# WRITTEN EXERCISE 1
In the forum thread, rewrite the passage that begins at the words "# Albino Cory" and stops after "do they need?", swapping "balloon mollies" for "platies".
# WRITTEN EXERCISE 2
According to the forum thread, what size will the molly tank be?
# WRITTEN EXERCISE 3
Translate this sentence from the forum thread into Spanish: "Plecos don't really pick through gravel and get missed food."

# EXTRACTED TEXT
=====

# Albino Cory cat for Molly tank?



## fishloverzj (May 3, 2010)

I am thinking about adding a Albino Corydoras Catfish for my molly tank, to keep it tidy. Would it be happy in this condition with about 3 balloon mollies?

Also, what's the life span of these fish? And what food do they need?

Thanks!


----------



## FishMatt (May 12, 2010)

They should be fine, but what size tank is it? I didn't see a tank in your signature with Molly in it... But Corydoras can live for several years. As for food they will pick thru the gravel eating all the little pieces of food, and Shrimp pellets. And stir the gravel to make sure it is soft enough for them to pick thru, with out hurting their barbels.


----------



## fishloverzj (May 3, 2010)

It'll be a ten gallon. It currently has 2 serpaes, I'm waiting for them to die off before I get the mollies.


----------



## emc7 (Jul 23, 2005)

IMO 10s a bit small for a good sized shoal and they are happier in groups. Instead, i'd get a single apple snail as a bottom feeder.


----------



## fishloverzj (May 3, 2010)

Would a pleco work?


----------



## snyderguy (Feb 9, 2010)

Plecos don't really pick through gravel and get missed food. A yoyo loach or some kind of corydoras would definitely be best.


----------



## PROSTOCK442 (Nov 5, 2010)

I have 4 Albino's with my mollies, flag tetra, zebra danio's, cory cats & more. No problem at all...... The little guys are rather cute buzzing all about the tank, they like to play. Good luck.


----------



## beamer-crawdad (Mar 21, 2011)

if your gonna get a cory make sure you get 3 or more they love to be in groups gonna get some of my own pretty soon.


----------

=====

# DATA
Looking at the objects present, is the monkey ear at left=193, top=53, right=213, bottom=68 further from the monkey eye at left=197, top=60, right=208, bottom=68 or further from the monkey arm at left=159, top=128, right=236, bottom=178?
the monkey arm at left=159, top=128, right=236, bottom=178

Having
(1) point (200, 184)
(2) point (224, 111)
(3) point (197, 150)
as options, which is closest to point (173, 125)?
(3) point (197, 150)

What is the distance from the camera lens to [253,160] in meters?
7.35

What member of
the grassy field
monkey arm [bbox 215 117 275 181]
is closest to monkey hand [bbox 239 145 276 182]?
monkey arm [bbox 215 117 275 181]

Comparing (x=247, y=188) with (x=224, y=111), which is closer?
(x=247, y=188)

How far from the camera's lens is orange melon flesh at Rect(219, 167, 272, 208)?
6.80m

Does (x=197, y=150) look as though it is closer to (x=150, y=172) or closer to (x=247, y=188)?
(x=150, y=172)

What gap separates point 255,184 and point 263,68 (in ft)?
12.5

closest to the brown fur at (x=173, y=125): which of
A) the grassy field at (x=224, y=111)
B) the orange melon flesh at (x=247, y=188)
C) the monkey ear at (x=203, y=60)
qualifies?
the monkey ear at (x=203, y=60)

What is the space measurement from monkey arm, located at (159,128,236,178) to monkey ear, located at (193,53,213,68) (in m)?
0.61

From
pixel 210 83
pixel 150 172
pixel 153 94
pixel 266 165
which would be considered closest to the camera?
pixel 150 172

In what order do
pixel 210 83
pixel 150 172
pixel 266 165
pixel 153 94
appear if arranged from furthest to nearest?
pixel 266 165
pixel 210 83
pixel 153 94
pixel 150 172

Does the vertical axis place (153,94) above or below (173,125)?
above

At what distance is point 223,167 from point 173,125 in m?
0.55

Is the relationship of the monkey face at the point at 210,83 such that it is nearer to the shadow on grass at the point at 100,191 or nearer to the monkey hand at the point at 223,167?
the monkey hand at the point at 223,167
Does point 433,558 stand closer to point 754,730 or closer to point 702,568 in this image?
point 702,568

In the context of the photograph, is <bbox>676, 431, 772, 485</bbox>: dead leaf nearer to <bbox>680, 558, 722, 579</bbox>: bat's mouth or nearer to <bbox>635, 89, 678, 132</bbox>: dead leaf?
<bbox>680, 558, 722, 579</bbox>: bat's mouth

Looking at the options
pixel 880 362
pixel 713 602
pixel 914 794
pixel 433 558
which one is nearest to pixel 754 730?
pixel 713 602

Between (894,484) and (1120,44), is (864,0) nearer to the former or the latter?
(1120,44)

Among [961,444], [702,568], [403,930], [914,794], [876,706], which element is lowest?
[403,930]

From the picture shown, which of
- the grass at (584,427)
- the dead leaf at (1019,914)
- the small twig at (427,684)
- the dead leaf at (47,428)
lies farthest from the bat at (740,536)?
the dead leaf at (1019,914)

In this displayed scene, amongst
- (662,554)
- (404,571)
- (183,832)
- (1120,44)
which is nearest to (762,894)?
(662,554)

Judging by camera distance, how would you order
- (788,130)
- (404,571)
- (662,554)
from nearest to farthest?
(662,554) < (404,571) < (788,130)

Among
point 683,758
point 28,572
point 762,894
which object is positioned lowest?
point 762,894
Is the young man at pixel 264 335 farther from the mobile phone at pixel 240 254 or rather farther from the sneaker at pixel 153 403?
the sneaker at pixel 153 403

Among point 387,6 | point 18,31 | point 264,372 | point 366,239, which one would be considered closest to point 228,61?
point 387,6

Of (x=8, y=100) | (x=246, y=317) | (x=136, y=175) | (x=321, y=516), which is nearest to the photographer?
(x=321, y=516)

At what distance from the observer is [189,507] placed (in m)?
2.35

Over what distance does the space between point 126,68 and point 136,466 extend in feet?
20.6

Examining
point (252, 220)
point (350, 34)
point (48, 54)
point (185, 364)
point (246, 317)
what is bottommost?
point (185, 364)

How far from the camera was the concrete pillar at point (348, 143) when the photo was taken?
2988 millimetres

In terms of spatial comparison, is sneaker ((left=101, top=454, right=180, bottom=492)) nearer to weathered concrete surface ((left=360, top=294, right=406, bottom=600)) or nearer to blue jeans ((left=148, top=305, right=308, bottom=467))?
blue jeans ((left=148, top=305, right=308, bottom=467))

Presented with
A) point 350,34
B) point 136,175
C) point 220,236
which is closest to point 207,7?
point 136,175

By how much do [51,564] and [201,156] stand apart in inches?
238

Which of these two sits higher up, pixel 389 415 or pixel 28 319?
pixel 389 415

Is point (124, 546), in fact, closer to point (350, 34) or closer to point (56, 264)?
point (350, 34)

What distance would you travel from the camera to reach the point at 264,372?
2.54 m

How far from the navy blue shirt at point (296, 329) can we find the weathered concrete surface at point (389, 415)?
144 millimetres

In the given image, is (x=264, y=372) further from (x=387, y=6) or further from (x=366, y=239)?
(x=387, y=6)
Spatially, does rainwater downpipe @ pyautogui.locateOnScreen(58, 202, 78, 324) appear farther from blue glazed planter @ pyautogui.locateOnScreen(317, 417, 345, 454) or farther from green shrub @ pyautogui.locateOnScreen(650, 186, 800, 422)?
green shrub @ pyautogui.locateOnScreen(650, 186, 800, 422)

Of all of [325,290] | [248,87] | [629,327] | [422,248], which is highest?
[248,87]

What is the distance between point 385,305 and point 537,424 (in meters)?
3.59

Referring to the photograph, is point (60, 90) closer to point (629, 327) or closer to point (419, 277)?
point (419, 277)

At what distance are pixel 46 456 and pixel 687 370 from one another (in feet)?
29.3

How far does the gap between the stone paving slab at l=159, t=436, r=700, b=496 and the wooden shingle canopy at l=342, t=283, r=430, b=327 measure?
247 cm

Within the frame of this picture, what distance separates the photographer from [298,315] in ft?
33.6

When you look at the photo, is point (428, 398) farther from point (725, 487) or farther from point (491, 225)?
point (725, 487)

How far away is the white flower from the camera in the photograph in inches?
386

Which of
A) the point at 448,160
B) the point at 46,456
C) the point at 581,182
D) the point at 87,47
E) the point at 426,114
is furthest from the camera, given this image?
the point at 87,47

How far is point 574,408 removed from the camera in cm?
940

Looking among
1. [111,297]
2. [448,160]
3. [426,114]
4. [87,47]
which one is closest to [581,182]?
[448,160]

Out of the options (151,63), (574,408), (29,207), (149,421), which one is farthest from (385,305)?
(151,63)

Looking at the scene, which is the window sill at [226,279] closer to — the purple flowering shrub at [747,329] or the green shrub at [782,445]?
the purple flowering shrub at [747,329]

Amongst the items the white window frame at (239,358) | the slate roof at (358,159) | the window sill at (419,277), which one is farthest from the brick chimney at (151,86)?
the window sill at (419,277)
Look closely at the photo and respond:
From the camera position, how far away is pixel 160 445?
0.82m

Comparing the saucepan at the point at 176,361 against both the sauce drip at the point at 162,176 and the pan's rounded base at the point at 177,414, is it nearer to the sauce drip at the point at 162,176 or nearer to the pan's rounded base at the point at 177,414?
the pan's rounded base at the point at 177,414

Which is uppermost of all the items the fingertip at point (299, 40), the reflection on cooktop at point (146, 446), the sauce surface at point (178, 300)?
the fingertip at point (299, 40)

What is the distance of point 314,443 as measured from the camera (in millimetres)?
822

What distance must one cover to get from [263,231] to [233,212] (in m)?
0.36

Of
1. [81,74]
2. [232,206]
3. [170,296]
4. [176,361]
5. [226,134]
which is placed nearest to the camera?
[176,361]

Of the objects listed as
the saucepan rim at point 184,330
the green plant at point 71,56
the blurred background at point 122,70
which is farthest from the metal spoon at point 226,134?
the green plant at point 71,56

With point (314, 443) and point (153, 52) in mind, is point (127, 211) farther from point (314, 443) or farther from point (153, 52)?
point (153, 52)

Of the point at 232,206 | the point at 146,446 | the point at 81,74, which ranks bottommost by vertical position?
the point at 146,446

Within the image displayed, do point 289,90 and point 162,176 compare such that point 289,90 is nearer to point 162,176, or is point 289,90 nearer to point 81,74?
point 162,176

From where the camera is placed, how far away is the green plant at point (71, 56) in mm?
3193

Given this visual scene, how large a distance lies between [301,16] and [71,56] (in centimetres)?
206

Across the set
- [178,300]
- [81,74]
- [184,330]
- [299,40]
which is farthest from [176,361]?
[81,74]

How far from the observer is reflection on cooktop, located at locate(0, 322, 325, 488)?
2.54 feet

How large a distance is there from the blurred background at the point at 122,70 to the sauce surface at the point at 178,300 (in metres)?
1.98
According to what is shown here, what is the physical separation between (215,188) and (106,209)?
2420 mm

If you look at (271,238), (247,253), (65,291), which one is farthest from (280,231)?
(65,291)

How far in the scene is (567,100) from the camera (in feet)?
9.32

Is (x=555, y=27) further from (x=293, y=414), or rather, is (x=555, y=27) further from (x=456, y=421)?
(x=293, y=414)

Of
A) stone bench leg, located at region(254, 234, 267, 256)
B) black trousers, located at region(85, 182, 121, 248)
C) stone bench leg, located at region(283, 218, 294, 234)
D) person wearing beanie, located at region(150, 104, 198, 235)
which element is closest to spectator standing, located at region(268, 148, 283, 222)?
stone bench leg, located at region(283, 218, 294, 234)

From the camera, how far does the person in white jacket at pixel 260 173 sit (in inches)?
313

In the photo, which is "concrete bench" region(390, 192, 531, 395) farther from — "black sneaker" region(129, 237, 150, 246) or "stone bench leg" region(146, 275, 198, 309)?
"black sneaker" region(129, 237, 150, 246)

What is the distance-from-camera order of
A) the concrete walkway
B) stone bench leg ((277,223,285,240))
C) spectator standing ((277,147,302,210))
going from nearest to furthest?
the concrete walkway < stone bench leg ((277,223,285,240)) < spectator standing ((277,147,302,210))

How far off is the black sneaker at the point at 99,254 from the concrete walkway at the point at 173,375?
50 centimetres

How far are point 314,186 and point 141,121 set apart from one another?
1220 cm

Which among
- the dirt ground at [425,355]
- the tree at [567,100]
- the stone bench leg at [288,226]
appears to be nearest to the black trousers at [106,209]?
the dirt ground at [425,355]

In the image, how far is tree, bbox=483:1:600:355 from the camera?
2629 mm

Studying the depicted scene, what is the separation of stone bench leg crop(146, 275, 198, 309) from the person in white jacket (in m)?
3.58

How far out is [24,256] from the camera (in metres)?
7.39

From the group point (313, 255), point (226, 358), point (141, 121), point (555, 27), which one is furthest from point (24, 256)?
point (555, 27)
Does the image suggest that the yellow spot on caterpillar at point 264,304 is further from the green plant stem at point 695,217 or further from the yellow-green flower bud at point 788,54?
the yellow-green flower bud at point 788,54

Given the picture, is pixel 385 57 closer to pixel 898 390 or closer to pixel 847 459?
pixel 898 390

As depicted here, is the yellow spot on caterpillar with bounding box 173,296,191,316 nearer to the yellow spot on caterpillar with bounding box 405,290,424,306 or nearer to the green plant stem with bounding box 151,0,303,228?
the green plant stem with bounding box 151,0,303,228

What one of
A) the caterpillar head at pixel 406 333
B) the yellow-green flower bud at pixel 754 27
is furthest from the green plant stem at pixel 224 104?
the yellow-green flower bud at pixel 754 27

=====

# FULL ANSWER 1
# Albino Cory cat for Molly tank?



## fishloverzj (May 3, 2010)

I am thinking about adding a Albino Corydoras Catfish for my molly tank, to keep it tidy. Would it be happy in this condition with about 3 platies?

Also, what's the life span of these fish? And what food do they need?

# FULL ANSWER 2
Ten gallons.

# FULL ANSWER 3
Los plecos en realidad no rebuscan en la grava ni recogen la comida que se pasa por alto.